LA STORIA FAMILIARE DEI VIDEOGIOCHI DI FANTONI PRENDE A VIAGGIARE SU DUE BINARI PARALLELI: DA UN LATO LA SUA VITA, SULL’ALTRO L’EVOLUZIONE DEL MEDIUM
ERAVAMO RAGAZZƏ, MA NON È UNA SCUSA
La parte più interessante dell’analisi di Fantoni, che riesce a decifrare dinamiche profonde pur rimanendo sempre piacevole grazie anche a un tono leggero e scanzonato un po’ come una canzone degli 883, è il riconoscimento di come l’ambiente dei videogiochi negli anni non sia stato davvero così accogliente per tuttə, e se non ce ne siamo mai accorti è perché non eravamo noi quellə esclusə.
ALL’EPOCA NON POTEVAMO RENDERCI CONTO DI COME QUEL CLIMA GREZZO E MASCHILISTA CE LO SAREMMO PORTATI ADDOSSO ANNI DOPO

Di ragazzine non se ne trovavano molte in sala giochi, chissà come mai; forse perché usate come metro di paragone dell’incapacità?
Si tratta di un’eredità a cui tutti in qualche modo abbiamo contributo ed è notevole che Fantoni non si limiti a derubricare gli sbagli come peccati di gioventù, ma se ne assuma le responsabilità, riconoscendo gli errori (maturati certo in un’età e un tempo meno consapevole, a parziale discolpa di tutti noi) e impegnandosi oggi a mettere in campo comportamenti più attenti e inclusivi.

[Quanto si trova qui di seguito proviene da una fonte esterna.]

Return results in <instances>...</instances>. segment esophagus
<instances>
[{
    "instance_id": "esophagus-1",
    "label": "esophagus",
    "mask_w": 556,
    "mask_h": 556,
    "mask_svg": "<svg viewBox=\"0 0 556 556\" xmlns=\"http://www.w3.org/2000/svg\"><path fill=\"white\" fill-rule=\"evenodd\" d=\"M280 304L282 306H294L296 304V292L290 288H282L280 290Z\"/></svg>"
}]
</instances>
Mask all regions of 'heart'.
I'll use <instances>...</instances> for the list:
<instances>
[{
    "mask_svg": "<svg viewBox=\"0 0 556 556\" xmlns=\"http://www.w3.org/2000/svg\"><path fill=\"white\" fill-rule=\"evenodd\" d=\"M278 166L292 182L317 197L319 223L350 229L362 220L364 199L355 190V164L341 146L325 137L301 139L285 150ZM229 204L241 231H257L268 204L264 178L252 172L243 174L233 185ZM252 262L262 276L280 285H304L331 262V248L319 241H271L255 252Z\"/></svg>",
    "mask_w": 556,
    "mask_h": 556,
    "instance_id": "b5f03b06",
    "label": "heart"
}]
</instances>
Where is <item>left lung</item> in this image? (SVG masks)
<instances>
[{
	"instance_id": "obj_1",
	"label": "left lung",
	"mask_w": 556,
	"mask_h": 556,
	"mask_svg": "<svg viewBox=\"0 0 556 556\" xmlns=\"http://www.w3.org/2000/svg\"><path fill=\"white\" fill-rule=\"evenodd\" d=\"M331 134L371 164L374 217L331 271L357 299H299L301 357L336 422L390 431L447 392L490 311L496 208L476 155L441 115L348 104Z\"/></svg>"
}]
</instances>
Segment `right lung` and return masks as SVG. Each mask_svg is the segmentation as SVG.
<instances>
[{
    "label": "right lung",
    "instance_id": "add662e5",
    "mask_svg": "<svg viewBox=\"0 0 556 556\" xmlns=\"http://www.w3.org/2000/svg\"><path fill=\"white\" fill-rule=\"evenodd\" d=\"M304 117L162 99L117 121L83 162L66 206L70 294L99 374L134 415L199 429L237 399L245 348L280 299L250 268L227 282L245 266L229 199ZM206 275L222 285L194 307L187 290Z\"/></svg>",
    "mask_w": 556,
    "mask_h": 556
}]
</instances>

Nota finale: in questo articolo ho usato il fonema ə, introdotto dalla linguista Vera Gheno e utilizzato abitualmente nei libri editi da Effequ per indicare il genere neutro di sostantivi e aggettivi, rendendo in questo modo la nostra lingua più inclusiva. Io credo fermamente nel potere della parola di plasmare la realtà: ciò che diciamo e ciò che scriviamo influisce sul mondo che ci circonda. Non bastano le parole a cambiare il mondo, ma un piccolo pezzo di cambiamento lo si deve anche a loro. E di inclusività il nostro mondo (inteso come pianeta, ma anche semplicemente in relazione a tutto ciò che gira intorno ai videogiochi, nello specifico) ne ha indubbiamente bisogno.